In one of the posts I did for the Get Moving blog, one of the commenters asked what my next goal would be, after running the Smuttynose Palooza 5K. I initially planned on kicking the overall distance up and running a 10k this fall.
But then our beloved @BeWellBoston said "Hey, let's do this Triathalon Sprint."
Seeing as I'm a glutton for punishment (See also: #ProjectAdam), I happily agreed. And then I thought about it.
Imagine a giant thought bubble over my head, full of things like:
- You can't do a triathalon.
- You're still too overweight.
- How're you going to afford the bike?
- You've never swam that much before!
Technically speaking, all of those are probably true. True of Adam before January 2013. But I want to address them all as I think they are things many people taking the next step wrestle with
You can't do a triathalon. Why can't I? Well, it's something I've never done before. It's something only people in peak physical condition do. And then I realize that's all rubbish. I had never been married before, but I did that. And maybe I'm not in peak physical condition, but isn't that the point of training? Of working hard toward something? For something like a triathalon, I personally feel it's not about the time, but the completion. How many people do you know that have run a tri? I've only ever known one, and it was my Aunt Jean. She was a mother of twins, a Methodist minister, and one hell of a strong person. If she could make it happen, I can get out of my pity party and do it. So "you can't do a triathalon" is out.
You're still too overweight. I'm still a hefty 220. My frame does not like that weight on it, and I feel it sometimes when I run. Since weight loss is so difficult, clearly I can't run a tri. Except that I can. Eating healthy is expensive, certainly, but it can be done. More so, it's only so much about changing your diet. It's also about changing your habits. Mike Bauman (@mbfgmike) made a great point during the @BeWellBoston "Strong to the Core Luncheon" event a few months back: Earn your food. I track my intake and do my best to keep things at least even, if not having my caloric burn higher than my intake. My wife laughs a bit but also seems to love that if I'm not quite where I need to be, I will tell her "Hey, I need 200 more calories, I'm taking the dog for another walk." This is slow going, but by the end of this week I will be just under 220 pounds for the first time in a decade. So "you're still too overweight" is also out.

◆ ◆ ◆ ◆

→ **Explore the material**:
**a.** From the post about training for a triathlon, copy everything from "In one of the" down to "thought about it.".
**b.** Does each statement below agree with the post about training for a triathlon? Answer yes or no for each one, and quote the words from the post that settle it.
(i) Before agreeing to the triathlon, the writer had planned to run a half marathon this fall.
(ii) The writer's Aunt Jean had run a triathlon.
(iii) The writer keeps track of how much they eat.

◆ ◆ ◆ ◆

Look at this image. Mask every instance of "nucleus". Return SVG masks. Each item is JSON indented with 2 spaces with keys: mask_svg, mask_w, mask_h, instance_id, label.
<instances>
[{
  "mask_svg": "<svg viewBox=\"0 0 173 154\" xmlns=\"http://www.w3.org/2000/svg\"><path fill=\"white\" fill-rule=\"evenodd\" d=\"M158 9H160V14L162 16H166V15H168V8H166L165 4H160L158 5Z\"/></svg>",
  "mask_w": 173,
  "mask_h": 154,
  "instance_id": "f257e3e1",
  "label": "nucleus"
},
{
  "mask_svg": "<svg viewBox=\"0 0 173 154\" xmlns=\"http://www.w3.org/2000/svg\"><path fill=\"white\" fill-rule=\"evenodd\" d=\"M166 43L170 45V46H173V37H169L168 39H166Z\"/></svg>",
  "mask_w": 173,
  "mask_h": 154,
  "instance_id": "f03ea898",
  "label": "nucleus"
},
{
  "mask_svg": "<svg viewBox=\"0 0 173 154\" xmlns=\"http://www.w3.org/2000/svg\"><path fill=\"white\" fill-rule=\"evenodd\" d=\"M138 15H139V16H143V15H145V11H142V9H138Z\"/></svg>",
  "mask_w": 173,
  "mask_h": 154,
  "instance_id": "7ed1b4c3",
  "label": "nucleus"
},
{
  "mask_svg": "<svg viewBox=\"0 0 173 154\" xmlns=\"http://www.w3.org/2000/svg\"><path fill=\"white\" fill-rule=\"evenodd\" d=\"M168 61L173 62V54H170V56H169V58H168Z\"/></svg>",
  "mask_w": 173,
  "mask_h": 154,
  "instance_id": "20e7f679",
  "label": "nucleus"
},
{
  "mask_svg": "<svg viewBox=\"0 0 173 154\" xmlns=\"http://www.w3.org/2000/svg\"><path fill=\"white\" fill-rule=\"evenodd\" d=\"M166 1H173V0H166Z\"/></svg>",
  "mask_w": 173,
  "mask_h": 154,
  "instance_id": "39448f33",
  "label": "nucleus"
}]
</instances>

◆ ◆ ◆ ◆

→ **Answer list**:
**a.**
In one of the posts I did for the Get Moving blog, one of the commenters asked what my next goal would be, after running the Smuttynose Palooza 5K. I initially planned on kicking the overall distance up and running a 10k this fall.
But then our beloved @BeWellBoston said "Hey, let's do this Triathalon Sprint."
Seeing as I'm a glutton for punishment (See also: #ProjectAdam), I happily agreed. And then I thought about it.

**b.**
(i) No: "I initially planned on kicking the overall distance up and running a 10k this fall."
(ii) Yes: "I've only ever known one, and it was my Aunt Jean."
(iii) Yes: "I track my intake and do my best to keep things at least even, if not having my caloric burn higher than my intake."